**課題一覧**
• A. パワーステアリング装置の説明文のうち、「しかしながらパワーステアリン」を含む箇所から始めて「較的に小さいことが好ましい。」で終わる部分を、「舵の安定効果」を「操舵の安定効果」に変えて書き出すこと。
• B. パワーステアリング装置の説明文のうち「特開2000−313348号公報に係る」で始まる段落を、主な事実を残して箇条書きにまとめること。

**提示文**
╔══

車両を操向ハンドルの軽い操作力で旋回できるように、操舵アシスト力を発生させるパワーステアリング装置が公知である。
特開昭54−110527号公報に係る油圧式パワーステアリング装置は、操向ハンドルの操舵回転時(転舵時)にステアリングシャフトに作用する回転抵抗力が、操向ハンドルの静止時にステアリングシャフトに作用する回転抵抗力より小さくなるよう、ラックガイドを常時押圧しているバネ力に抗うように油圧を発生させ、転舵時に前記油圧が低下するようにしてピニオン(ステアリングシャフト)への押圧力を低下させる予圧装置を備えている。
特開昭60−174364号公報に係る油圧式パワーステアリング装置は、操向ハンドルのニュートラル領域においてのみ車速に応じた油圧がラックガイド部に付与されるようにして、高速走行時における操向ハンドルのふらつきを防止するとともに、ラック軸に車速に応じた摩擦抵抗力(フリクション)を作用させて、車輪側から操向ハンドルに伝えられる振動を抑制し、その一方、操向ハンドルがニュートラル領域を越えて操作された場合には、前記ラックガイド部への油圧の付与を停止して、軽い操舵が行えるようにした油圧押圧機構を備えている。
特開2000−313348号公報に係る油圧式パワーステアリング装置は、ラックをピニオンヘ向けて押圧するラックガイドと、該ラックガイドに一定の押圧力を常時作用させるバネと、油圧上昇に応じて前記ラックガイドによる押圧力を増大する予圧装置を有し、ステアリングの操作時には前記油圧を低下させることで前記ラックガイドによる押圧力を低下させて軽快な操舵が行えるようにし、操舵中立時には前記油圧を上昇させることで前記ラックガイドによる押圧力を高く保持し操舵安定性を高めるようにしている。
一般に、操向ハンドルを含むステアリング系に作用する摩擦抵抗力(以下、フリクションという。)が大きければ、路面からの外乱が抑制され、繰舵が安定し操舵がし易くなる。
このため、車両の運転時において、操舵の安定性及び操舵の快適性の観点からは、回転半径が一定のカーブの旋回走行時(旋回保舵時という。)又は直進走行時のように、操向ハンドルが静止状態にあるときには操向ハンドルに付与されるフリクションが比較的に大きいことが好ましい。
しかしながらパワーステアリングの操舵アシスト力のゲイン(アシストゲインという。)をGAと表した場合、旋回保舵時のように操舵アシスト力が作用している場合、フリクションによる舵の安定効果が操舵アシスト力により相殺されて1/(1+GA)に低下する。
このため、パワーステアリングにおいて、舵の安定効果を得るためには、より大きなフリクションを付与する必要がある。
その一方、操向ハンドルが回転操作される操舵時(切り込み時、往き時)には、フリクション損失(摩擦損失)の低減が図られることが好ましく、操向ハンドルの戻しの観点からは、操向ハンドルに作用するフリクションが比較的に小さいことが好ましい。

╚══

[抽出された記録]
╔══

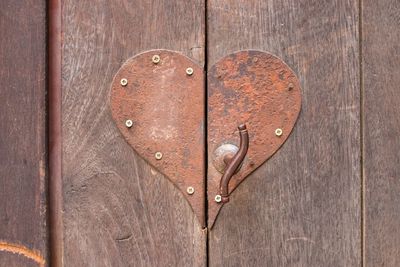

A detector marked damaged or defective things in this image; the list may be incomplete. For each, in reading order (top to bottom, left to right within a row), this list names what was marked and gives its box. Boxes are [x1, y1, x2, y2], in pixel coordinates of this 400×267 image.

rusted iron hardware [109, 49, 205, 227]
rusty metal plate [111, 49, 205, 226]
rusty metal plate [208, 50, 302, 228]
rusted iron hardware [208, 50, 302, 228]
rust stain [208, 50, 302, 228]
rust stain [0, 242, 45, 266]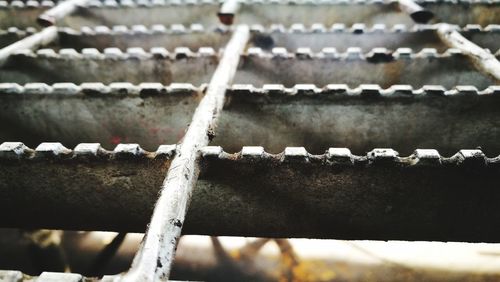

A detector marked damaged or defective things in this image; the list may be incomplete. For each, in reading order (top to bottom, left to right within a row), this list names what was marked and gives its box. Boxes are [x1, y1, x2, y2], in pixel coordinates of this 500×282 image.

╚══

**解答**
• A.
しかしながらパワーステアリングの操舵アシスト力のゲイン(アシストゲインという。)をGAと表した場合、旋回保舵時のように操舵アシスト力が作用している場合、フリクションによる操舵の安定効果が操舵アシスト力により相殺されて1/(1+GA)に低下する。
このため、パワーステアリングにおいて、操舵の安定効果を得るためには、より大きなフリクションを付与する必要がある。
その一方、操向ハンドルが回転操作される操舵時(切り込み時、往き時)には、フリクション損失(摩擦損失)の低減が図られることが好ましく、操向ハンドルの戻しの観点からは、操向ハンドルに作用するフリクションが比較的に小さいことが好ましい。

• B.
- 特開2000−313348号公報に係る油圧式パワーステアリング装置の構成
  - ラックをピニオンへ向けて押圧するラックガイド
  - ラックガイドに一定の押圧力を常時作用させるバネ
  - 油圧上昇に応じてラックガイドによる押圧力を増大する予圧装置
- ステアリング操作時：油圧を低下させてラックガイドの押圧力を下げ、軽快な操舵を可能にする
- 操舵中立時：油圧を上昇させてラックガイドの押圧力を高く保持し、操舵安定性を高める